Dijital çağ, hızlı bir hayat sunuyor. Anında ulaşılabilen bilgi akışı hayatımıza kolaylık sağladığı kadar hayatımızı farklı boyutlara da taşıyor. Modern yaşam adı altında insanlar sürekli bir koşuşturmaya sürükleniyor ve kayboluyor. Hele bir de sosyal medya ve teknoloji de işin içerisine girince, kıymetsiz bir hayat kaçınılmaz oluyor. İlişkiler, dostluklar kendini giderek yeterince değersiz ve yüzeysel bir akışa bırakıyor. Günler birbirine benziyor ve her şey kendini tek düze bir akışa sevk ediyor. Oysa önceleri böyle miydi?

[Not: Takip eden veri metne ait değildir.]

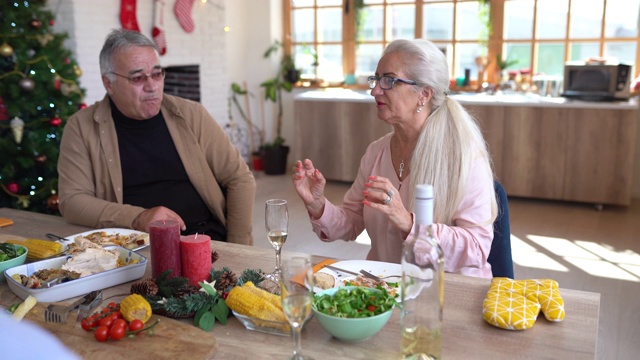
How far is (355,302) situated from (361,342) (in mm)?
91

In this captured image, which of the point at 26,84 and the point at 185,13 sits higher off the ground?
the point at 185,13

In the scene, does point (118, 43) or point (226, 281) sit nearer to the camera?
point (226, 281)

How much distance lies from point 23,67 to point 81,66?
0.69m

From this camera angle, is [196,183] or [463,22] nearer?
[196,183]

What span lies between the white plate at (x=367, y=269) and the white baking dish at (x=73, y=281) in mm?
507

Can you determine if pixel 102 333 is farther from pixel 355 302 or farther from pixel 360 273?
pixel 360 273

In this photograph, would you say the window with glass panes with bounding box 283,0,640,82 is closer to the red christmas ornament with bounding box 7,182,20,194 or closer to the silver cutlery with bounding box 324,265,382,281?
the red christmas ornament with bounding box 7,182,20,194

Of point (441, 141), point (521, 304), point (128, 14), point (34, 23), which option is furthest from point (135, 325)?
point (128, 14)

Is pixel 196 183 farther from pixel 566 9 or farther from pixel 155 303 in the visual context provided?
pixel 566 9

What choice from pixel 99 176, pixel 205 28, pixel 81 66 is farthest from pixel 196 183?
pixel 205 28

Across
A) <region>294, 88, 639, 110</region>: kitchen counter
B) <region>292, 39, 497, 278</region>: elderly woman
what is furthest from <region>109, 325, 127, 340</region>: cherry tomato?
<region>294, 88, 639, 110</region>: kitchen counter

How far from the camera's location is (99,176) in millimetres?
2604

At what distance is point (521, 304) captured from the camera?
1422 mm

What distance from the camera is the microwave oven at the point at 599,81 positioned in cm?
500
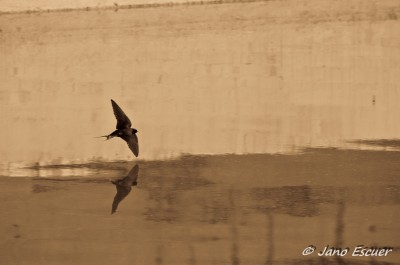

Önceden her şey daha zahmetliydi dolayısıyla bu zahmet, yaşamı daha da kıymetli kılıyordu. Örneğin, eskiden mektuplaşma kültürü vardı. Birine ulaşmak zaman alır, her kelimenin değeri olurdu. O mektupların içerisindeki sohbetler daha derindi ve ilişkiler emek isterdi. Günümüz için ise bunu dile getirmek maalesef ki pek mümkün değil. Her şeyin hızla tüketildiği bir dönemde ilişkiler de hızla savruluyor, bağlar zayıflıyor ve duygular etkisiz kalıyor.
Hızlı tüketim, geçiciliği ve doyumsuzluğu beraberinde getirdiği gibi sabretme becerisini de bizden uzaklaştırıyor. Beklemeye, uğraşmaya daha önemlisi emek vermeye tahammülümüz kalmadı. Her şeyden daha çabuk sıkılıyor ve sürekli yeni arayışlar içerisine giriyoruz.
Dolayısıyla zaman hızlı akmıyor onu biz hızlandırıyoruz. Hızlı tüketim bize her şeyin eskisinden daha çabuk akıp gidiyormuş hissini veriyor. Ne geçmişe dokunabiliyoruz ne geleceğe yetişebiliyoruz akışta kayboluyoruz.
Sizlere akışta kaybolmadığınız, gerçekten kıymetli bir hayat diliyorum.